A Year of Human Rights Covenants: Great Leap for Taiwan

(Extracts from the Chairperson’s Message, “Toward A Human Rights Paradigm: Setting up the Taiwan Human Rights Commission”)


It has been three years since the National Human Rights Commission (hereafter “the Commission” or the NHRC) was established. The concerted efforts of all our staff members made it possible to bring to you this first NHRC annual report. It also marked a new way of communication between the NHRC and society.

 

From the call for establishment of a NHRC by the civil society organizations in 1999 through the passage of the Organic Act of the Control Yuan National Human Rights Commission on December 10, 2019 to the establishment of the NHRC on August 1, 2020, it took 20 years of hard work to succeed.
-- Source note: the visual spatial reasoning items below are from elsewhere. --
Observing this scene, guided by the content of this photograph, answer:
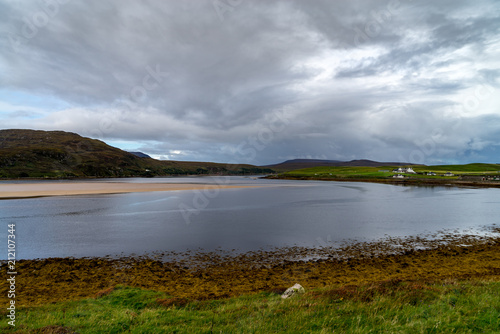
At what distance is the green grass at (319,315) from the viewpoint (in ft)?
23.7

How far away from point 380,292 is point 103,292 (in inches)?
535

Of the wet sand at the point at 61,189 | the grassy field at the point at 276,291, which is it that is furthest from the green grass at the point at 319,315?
the wet sand at the point at 61,189

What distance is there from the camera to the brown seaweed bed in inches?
613

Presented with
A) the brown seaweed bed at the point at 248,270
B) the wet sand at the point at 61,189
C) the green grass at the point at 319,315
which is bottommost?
the brown seaweed bed at the point at 248,270

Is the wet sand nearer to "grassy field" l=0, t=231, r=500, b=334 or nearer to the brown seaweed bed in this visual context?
the brown seaweed bed

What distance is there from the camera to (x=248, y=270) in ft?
61.7

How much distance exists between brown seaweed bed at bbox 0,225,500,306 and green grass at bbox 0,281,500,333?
374 cm

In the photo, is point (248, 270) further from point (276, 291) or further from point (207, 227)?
point (207, 227)

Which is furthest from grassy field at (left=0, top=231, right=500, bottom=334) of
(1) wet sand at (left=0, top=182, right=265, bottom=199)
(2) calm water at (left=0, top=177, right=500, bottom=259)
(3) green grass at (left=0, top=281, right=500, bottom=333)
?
(1) wet sand at (left=0, top=182, right=265, bottom=199)

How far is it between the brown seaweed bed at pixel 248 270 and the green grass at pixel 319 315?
3742 millimetres

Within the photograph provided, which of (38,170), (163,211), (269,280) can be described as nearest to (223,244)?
(269,280)

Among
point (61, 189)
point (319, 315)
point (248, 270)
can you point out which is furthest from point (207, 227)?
point (61, 189)

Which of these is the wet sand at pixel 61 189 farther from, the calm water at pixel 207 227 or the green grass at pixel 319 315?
the green grass at pixel 319 315

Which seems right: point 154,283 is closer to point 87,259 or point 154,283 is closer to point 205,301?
point 205,301
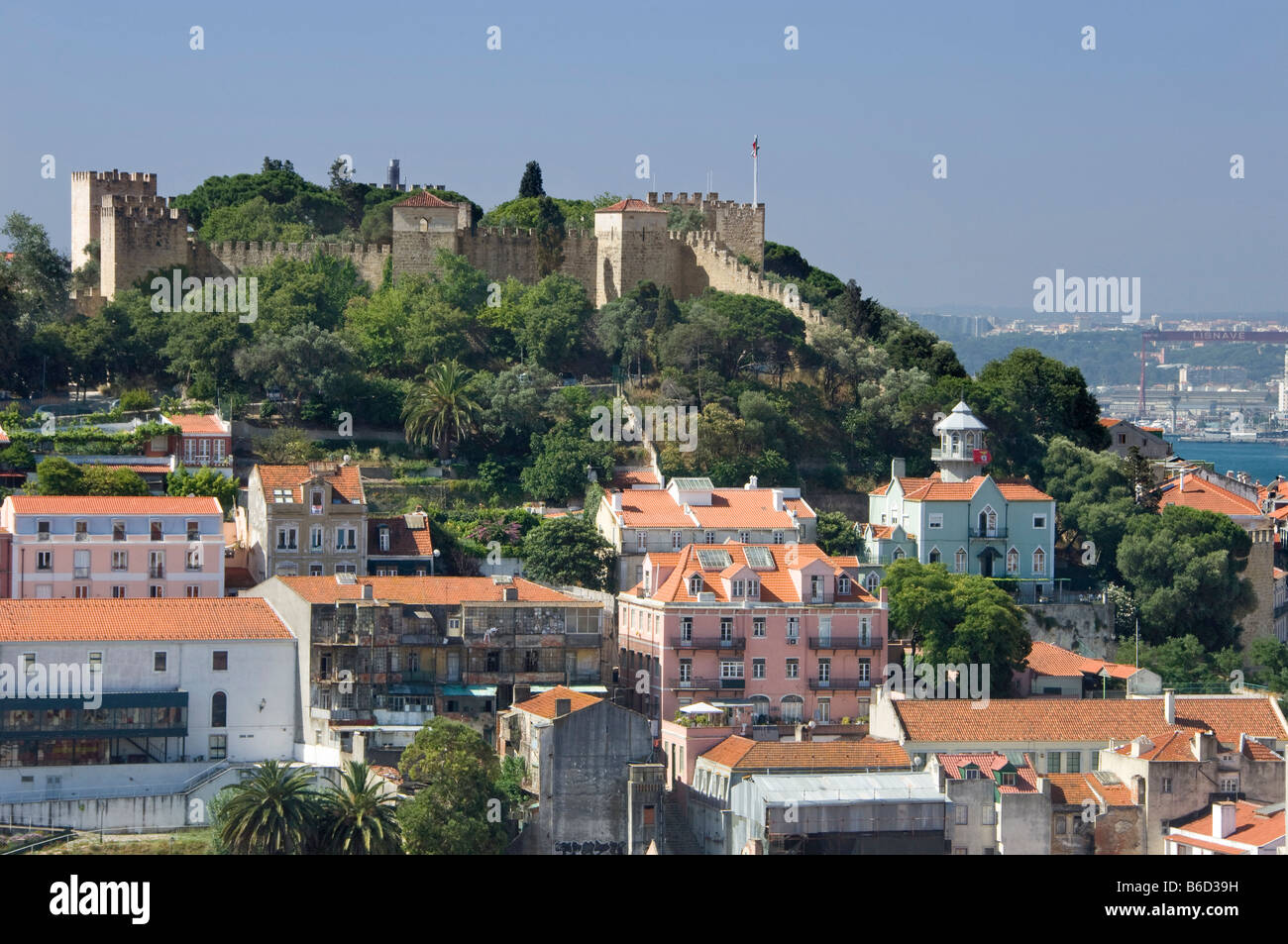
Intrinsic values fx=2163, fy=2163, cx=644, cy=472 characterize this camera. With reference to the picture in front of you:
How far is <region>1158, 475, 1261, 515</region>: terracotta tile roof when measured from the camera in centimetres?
5872

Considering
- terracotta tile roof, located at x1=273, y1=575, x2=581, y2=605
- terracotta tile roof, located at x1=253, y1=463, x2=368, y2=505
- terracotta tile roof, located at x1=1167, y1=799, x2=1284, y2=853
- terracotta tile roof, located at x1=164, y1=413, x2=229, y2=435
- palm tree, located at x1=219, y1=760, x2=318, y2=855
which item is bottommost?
terracotta tile roof, located at x1=1167, y1=799, x2=1284, y2=853

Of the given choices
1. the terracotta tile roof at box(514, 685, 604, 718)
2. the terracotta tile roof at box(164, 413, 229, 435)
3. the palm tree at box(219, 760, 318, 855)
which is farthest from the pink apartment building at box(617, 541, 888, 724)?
the terracotta tile roof at box(164, 413, 229, 435)

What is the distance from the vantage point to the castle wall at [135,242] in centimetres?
6038

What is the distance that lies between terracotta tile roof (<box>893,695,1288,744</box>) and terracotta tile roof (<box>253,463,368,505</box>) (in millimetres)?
13417

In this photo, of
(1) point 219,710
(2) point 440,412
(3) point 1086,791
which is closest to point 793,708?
(3) point 1086,791

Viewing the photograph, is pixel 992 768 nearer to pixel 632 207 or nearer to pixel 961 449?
pixel 961 449

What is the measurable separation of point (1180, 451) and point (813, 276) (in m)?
113

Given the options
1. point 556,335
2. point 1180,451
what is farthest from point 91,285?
point 1180,451

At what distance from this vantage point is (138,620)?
38.7 meters

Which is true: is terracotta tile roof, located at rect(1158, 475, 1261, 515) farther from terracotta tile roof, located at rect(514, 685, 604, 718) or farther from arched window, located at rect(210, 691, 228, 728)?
arched window, located at rect(210, 691, 228, 728)

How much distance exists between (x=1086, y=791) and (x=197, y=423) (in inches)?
972

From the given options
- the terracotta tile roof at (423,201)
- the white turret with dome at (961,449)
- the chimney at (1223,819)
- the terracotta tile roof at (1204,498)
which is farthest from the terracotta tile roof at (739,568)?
A: the terracotta tile roof at (423,201)

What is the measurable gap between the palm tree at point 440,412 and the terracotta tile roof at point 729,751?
17761 millimetres

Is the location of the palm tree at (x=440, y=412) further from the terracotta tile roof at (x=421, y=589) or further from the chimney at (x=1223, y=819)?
the chimney at (x=1223, y=819)
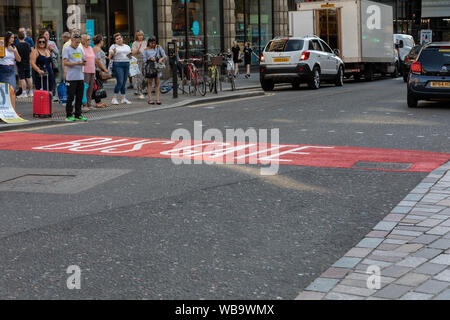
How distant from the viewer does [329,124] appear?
1334 centimetres

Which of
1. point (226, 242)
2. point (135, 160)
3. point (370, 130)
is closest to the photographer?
point (226, 242)

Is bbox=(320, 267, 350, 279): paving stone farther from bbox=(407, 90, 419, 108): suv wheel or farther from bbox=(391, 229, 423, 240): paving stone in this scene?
bbox=(407, 90, 419, 108): suv wheel

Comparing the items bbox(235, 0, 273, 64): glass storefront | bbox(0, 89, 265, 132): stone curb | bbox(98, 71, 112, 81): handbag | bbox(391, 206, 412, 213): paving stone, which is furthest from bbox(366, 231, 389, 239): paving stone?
bbox(235, 0, 273, 64): glass storefront

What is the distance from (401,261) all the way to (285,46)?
66.6ft

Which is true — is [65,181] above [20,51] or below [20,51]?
below

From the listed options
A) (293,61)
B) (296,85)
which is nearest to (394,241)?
(293,61)

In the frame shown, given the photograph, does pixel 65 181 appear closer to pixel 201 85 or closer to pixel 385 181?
pixel 385 181

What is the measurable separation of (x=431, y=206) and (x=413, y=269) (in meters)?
1.97

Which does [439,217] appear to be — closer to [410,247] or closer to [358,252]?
[410,247]

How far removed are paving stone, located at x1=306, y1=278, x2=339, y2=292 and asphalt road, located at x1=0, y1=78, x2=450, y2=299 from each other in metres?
0.07

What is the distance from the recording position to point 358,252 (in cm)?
499

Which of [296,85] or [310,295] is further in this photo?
[296,85]

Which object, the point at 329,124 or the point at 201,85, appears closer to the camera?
the point at 329,124
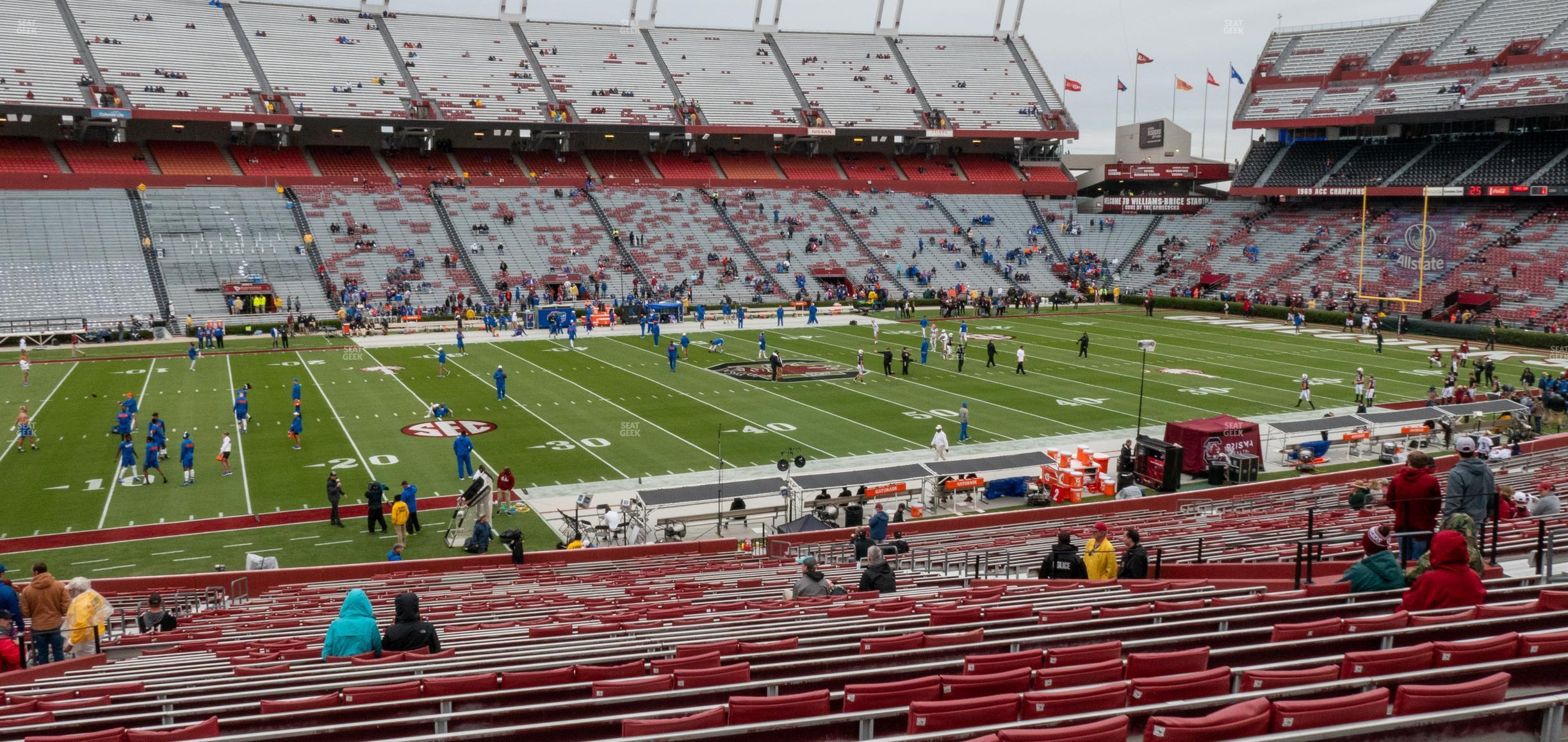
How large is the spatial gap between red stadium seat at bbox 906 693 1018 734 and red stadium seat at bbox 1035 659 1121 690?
0.59m

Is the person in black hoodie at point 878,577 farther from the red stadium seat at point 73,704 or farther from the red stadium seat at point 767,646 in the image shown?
the red stadium seat at point 73,704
In compliance with the UN’s Principles Relating to the Status of National Human Rights Institutions (Paris Principles), the NHRC is the first of its kind among our government structure. Hence, neither the nature nor the duties of the Commission were well-known to the public at the beginning.

 

While COVID-19 was posing such threat and challenges to the whole world, we managed to accomplish various difficult tasks and to build our internal system through trials and errors. First, we issued a “NHRC Special Report on Foreign Fishermen’s Human Rights Situation”, which was of great concern to the international community and to urge the administrative departments to propose a fisheries and human rights action plan; we also were engaged in the process concerning the implementation of five international human rights covenants; then came the presentation to the constitutional court as an expert witness; lastly we embarked on a number of research projects, such as research on sexual assaults in children and adolescent’s placement institutions and campus, problems facing migrant workers in child-rearing, as well as the national preventive mechanism (NPM) pilot project. In the field of human rights education, we promoted measures in collaboration with schools and government agencies according to the UN’s World Programme for Human Rights Education.

 

In international liaison and cooperation, we have signed the agreement with the Expertise France and the French Office in Taipei and invited the French human rights advisor to give us professional advice. Furthermore, on December 10, 2022, the Human Rights Day, I led a delegation to France and Germany to visit their human rights institutions. These international exchanges and collaborations on human rights affairs were all unprecedented to Taiwan.

 

I was deeply moved and echo a Latin American poet that my most ardent wish is when the doorbell rings in the morning, it is the milkman instead of secret agents coming for me. To keep up with the rapid social development, however, we also need to confront the challenges from emerging human rights issues, such as the right to privacy by digital technology, the unfavorable impact of climate change, ethnic discrimination arising from social diversity, and others. Granted it is challenging, frustrating and unrewarding, we can turn it around using this opportunity to construct a human rights regime.